When the chips were beginning to melt, the room was filled with bikers from all clubs and walks of life. He had that kind of personality that they all came to say goodbye.  

 

He was my life. He cared for my daughter. Taught her about car maintenance. Should have taught me it more at the same time.  She told him everything she couldn't tell me. 

 

He also sold pot in the state of FL. Prison sentence if you got caught. Unlike CA where you can grow your own, no siree. He didn't care. He lived on a pound a week.  I get buy on an ounce a month now. But he figured if the state wanted him again, they could come and get him.

 

He had kids he loved and grand kids he adored. And an ex-wife who always called to talk to me. What's wrong with that picture?

 

He started out in St. Paul, with a bike club called the Hell's Outcasts. Then he went into the carnival business and traveled their circuit for years.  He got married, had 4 kids. And then took off for parts unknown. He had a birth twin brother he'd never met.  I always tried to find the guy. I did find one guy who could have been his identical twin who runs a hotel in Santa Clara, CA.  Spitting image of him. Met this guy in 2008, who was also adopted.  

 

Well, it's 10 years now, june 19th, 2002, was his calling to go home to heaven. Jesus needed another warrior.  He was brain dead two days before his heart gave out. I refused to let a bunch of interns poke holes in him and wanted him no longer to suffer in pain.

 

 

He was 56 years old when he died.
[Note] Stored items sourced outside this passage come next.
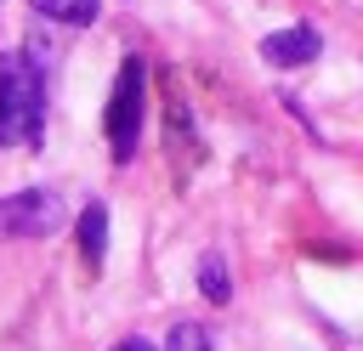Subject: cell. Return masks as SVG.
I'll return each instance as SVG.
<instances>
[{
  "instance_id": "9",
  "label": "cell",
  "mask_w": 363,
  "mask_h": 351,
  "mask_svg": "<svg viewBox=\"0 0 363 351\" xmlns=\"http://www.w3.org/2000/svg\"><path fill=\"white\" fill-rule=\"evenodd\" d=\"M113 351H153V345H147V340H119Z\"/></svg>"
},
{
  "instance_id": "6",
  "label": "cell",
  "mask_w": 363,
  "mask_h": 351,
  "mask_svg": "<svg viewBox=\"0 0 363 351\" xmlns=\"http://www.w3.org/2000/svg\"><path fill=\"white\" fill-rule=\"evenodd\" d=\"M28 6L57 23H96V11H102V0H28Z\"/></svg>"
},
{
  "instance_id": "4",
  "label": "cell",
  "mask_w": 363,
  "mask_h": 351,
  "mask_svg": "<svg viewBox=\"0 0 363 351\" xmlns=\"http://www.w3.org/2000/svg\"><path fill=\"white\" fill-rule=\"evenodd\" d=\"M318 51H323V34H318L312 23H295V28H278V34L261 40V57H267L272 68H301V62H312Z\"/></svg>"
},
{
  "instance_id": "2",
  "label": "cell",
  "mask_w": 363,
  "mask_h": 351,
  "mask_svg": "<svg viewBox=\"0 0 363 351\" xmlns=\"http://www.w3.org/2000/svg\"><path fill=\"white\" fill-rule=\"evenodd\" d=\"M142 108H147V62L142 57H125L119 62V79H113V96H108V113H102V130H108V147H113L119 164L136 153Z\"/></svg>"
},
{
  "instance_id": "1",
  "label": "cell",
  "mask_w": 363,
  "mask_h": 351,
  "mask_svg": "<svg viewBox=\"0 0 363 351\" xmlns=\"http://www.w3.org/2000/svg\"><path fill=\"white\" fill-rule=\"evenodd\" d=\"M45 130V79L34 57H0V147H34Z\"/></svg>"
},
{
  "instance_id": "8",
  "label": "cell",
  "mask_w": 363,
  "mask_h": 351,
  "mask_svg": "<svg viewBox=\"0 0 363 351\" xmlns=\"http://www.w3.org/2000/svg\"><path fill=\"white\" fill-rule=\"evenodd\" d=\"M164 351H210V334L199 323H176L170 340H164Z\"/></svg>"
},
{
  "instance_id": "5",
  "label": "cell",
  "mask_w": 363,
  "mask_h": 351,
  "mask_svg": "<svg viewBox=\"0 0 363 351\" xmlns=\"http://www.w3.org/2000/svg\"><path fill=\"white\" fill-rule=\"evenodd\" d=\"M79 255H85L91 272H96L102 255H108V209H102V204H85V215H79Z\"/></svg>"
},
{
  "instance_id": "3",
  "label": "cell",
  "mask_w": 363,
  "mask_h": 351,
  "mask_svg": "<svg viewBox=\"0 0 363 351\" xmlns=\"http://www.w3.org/2000/svg\"><path fill=\"white\" fill-rule=\"evenodd\" d=\"M68 226V209L51 187H23L11 198H0V232L6 238H51Z\"/></svg>"
},
{
  "instance_id": "7",
  "label": "cell",
  "mask_w": 363,
  "mask_h": 351,
  "mask_svg": "<svg viewBox=\"0 0 363 351\" xmlns=\"http://www.w3.org/2000/svg\"><path fill=\"white\" fill-rule=\"evenodd\" d=\"M199 289H204V300H216V306H221V300L233 294V283H227V266H221L216 255H210V260L199 266Z\"/></svg>"
}]
</instances>
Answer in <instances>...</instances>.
Two months short of his 57th birthday. 

 

 

It was because of his love for me, that I learned to forgive not to hate any longer. It was because of him, I let others into my heart. The color on your back doesn't make you who you are. YOU make you who you are.

 

 

I have become tolerable of others, because he saw the good in everyone.  

 

 

He wanted me to go back for my masters in nursing to "make something of myself".  He pushed me to work harder to help others, in a way, I had never done before.

 

 

I no longer have that shield up and no longer discriminate against other colors of the rainbow, because I've learned to accept who they are, not what their patch stands for. Their politics are NOT mine. 

 

 

He taught me to forgive those I've hated for years.  And I will be forever in his debt for teaching me his wisdom.

 

 

But he will be forever in my heart for the love he showed me and my family and was always there for me.

 

 

Ah yes, besides the yellow roses, I got a bag of M & M's every Friday as well. I blame him for me going off of my diet.  He knew I had a love affair with chocolate. 

 

 

 Our funniest moment together was at a Ryan's Steak House I think in Orlando. He went to the bathroom & I was only charge for two senior dinners. I was still under age 50 & was upset that they thought I was an old person!!

 

 

My worse moment was on the back of that damned shovel head bouncing up & down.

 

 

My best moment, was the day we had a big blow out and I hauled ass on the I-275 doing 80mph on my goldwing  and blew my rear tire.  I made one phone call. He came & got me with his buddy's trailer. Held me in his arms telling me he loved me.  Love does wash away the hurt.

 

 

So here's to you Thomas Michael "Pervert" Wicklace. Born August 15th, 1945, died June 19th, 2002.  You were my hero. You made my days worth waking up for.  

 

 

And his final kiss came to my left cheek, the day he was cremated. It woke me out of deep sleep. He used to kiss me every single day with a kiss to my left cheek before leaving for work. His last kiss was the most important one in my life, as it would BE his last kiss.